===== ОТРЫВОК =====

К концу НЭПа наша семья достигла такого благополучия, что летом 1927 года мама впервые сняла в Никольском (по нижегородской железной дороге) комнату на втором этаже какого‑то дачного домика неподалеку от станции. Там у нас бывали и сестры, и папа, но постоянно жили мы там вдвоем с мамой.
Я плохо помню эту дачу. Совершенно отчетливо помню только один фальшивый момент из первого дня пребывания в Никольском. Мы приехали туда с какими‑то мамиными знакомыми, среди которых, хорошо помню, была Елизавета Ивановна Аксенова. Вся наша компания чинно двигалась по пыльной дороге вдоль железнодорожной колеи, и мама объясняла этим знакомым, как трогательно я люблю природу. Я удивился, узнав об этой своей страсти, мне до того самому неизвестной, но решил, что чувство это, должно быть, меня украшает, и принялся изо всех сил его обнаруживать: я энергично стал отыскивать в придорожной траве еще желтые одуванчики, отправляясь с каждым сорванным цветком к маме и сопровождая это событие бурным выражением радости. Я хорошо помню, что тогда, в Никольском, я понимал, что притворяюсь, делаю это напоказ.

===== ФРАГМЕНТЫ ЗАПИСЕЙ =====

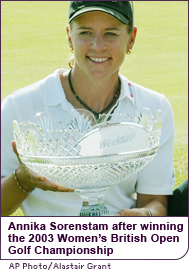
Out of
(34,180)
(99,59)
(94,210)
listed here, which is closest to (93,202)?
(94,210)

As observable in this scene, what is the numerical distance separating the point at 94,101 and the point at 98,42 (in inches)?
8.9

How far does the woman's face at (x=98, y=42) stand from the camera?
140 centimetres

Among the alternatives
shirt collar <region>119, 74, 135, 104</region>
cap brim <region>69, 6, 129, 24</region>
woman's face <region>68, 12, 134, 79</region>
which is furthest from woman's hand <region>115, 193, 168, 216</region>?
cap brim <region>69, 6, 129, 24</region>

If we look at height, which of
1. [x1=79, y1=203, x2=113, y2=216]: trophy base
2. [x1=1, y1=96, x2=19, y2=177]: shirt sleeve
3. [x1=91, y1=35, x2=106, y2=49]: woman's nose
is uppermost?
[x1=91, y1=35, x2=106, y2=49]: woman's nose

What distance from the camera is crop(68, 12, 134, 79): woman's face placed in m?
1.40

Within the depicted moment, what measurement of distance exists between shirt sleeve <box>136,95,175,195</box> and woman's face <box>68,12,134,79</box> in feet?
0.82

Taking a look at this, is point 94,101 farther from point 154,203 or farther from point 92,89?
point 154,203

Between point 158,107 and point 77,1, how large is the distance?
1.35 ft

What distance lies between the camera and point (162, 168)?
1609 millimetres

=====

:: ЗАДАНИЕ ::
Воспроизведите без изменений ту часть отрывка о даче в Никольском, которая открывается словами «Я плохо помню» и завершается словами «делаю это напоказ.».

:: ОТВЕТ ::
Я плохо помню эту дачу. Совершенно отчетливо помню только один фальшивый момент из первого дня пребывания в Никольском. Мы приехали туда с какими‑то мамиными знакомыми, среди которых, хорошо помню, была Елизавета Ивановна Аксенова. Вся наша компания чинно двигалась по пыльной дороге вдоль железнодорожной колеи, и мама объясняла этим знакомым, как трогательно я люблю природу. Я удивился, узнав об этой своей страсти, мне до того самому неизвестной, но решил, что чувство это, должно быть, меня украшает, и принялся изо всех сил его обнаруживать: я энергично стал отыскивать в придорожной траве еще желтые одуванчики, отправляясь с каждым сорванным цветком к маме и сопровождая это событие бурным выражением радости. Я хорошо помню, что тогда, в Никольском, я понимал, что притворяюсь, делаю это напоказ.